Du temps de Guillaume, roi de Sicile, il y avait dans ses États un gentilhomme connu sous le nom de messire Émeri, abbé de Trapani, qui jouissait d’une fortune considérable. Comme il avait un grand nombre d’enfants, il lui fallait beaucoup de domestiques. C’est ce qui le détermina à acheter plusieurs jeunes esclaves, que certains corsaires génois, nouvellement arrivés du Levant, avaient pris sur les côtes d’Arménie. Parmi ces jeunes esclaves, qu’il croyait être Turcs d’origine, et qui ressemblaient tous à des bergers, il y en avait un qui paraissait plus gentil que les autres, et dont la physionomie avait quelque chose de distingué.
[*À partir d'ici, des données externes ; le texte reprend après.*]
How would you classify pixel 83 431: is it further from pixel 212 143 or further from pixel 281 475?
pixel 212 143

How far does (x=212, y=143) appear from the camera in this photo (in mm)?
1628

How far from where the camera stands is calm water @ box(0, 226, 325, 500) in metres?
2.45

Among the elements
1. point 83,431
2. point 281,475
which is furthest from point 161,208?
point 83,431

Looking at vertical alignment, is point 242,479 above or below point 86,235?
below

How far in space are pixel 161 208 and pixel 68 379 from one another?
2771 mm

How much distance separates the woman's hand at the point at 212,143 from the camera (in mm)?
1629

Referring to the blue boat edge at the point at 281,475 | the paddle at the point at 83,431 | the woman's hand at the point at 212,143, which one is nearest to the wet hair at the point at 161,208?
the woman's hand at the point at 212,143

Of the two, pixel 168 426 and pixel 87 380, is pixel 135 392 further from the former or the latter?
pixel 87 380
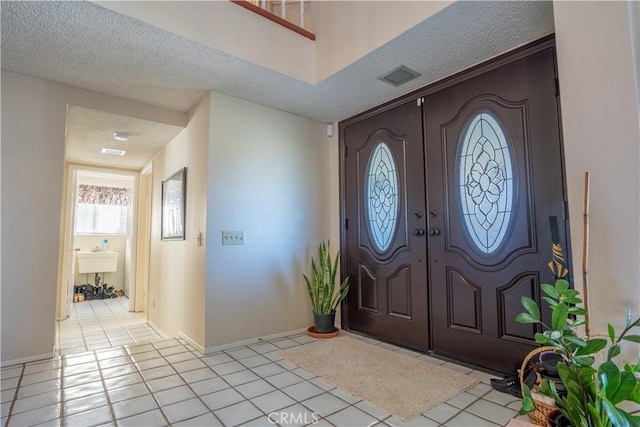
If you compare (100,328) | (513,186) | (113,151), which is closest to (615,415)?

Cet enfant, nommé Théodore, quoique toujours esclave, fut élevé et nourri avec les enfants de messire Émeri. À mesure qu’il grandissait, il développait des sentiments et des manières qui ne sont pas ordinaires à des esclaves. En un mot, il sut si bien plaire à son maître, qu’il l’affranchit ; et, persuadé qu’il était Turc, il le fit baptiser, lui donna le nom de Pierre, et le fit son intendant.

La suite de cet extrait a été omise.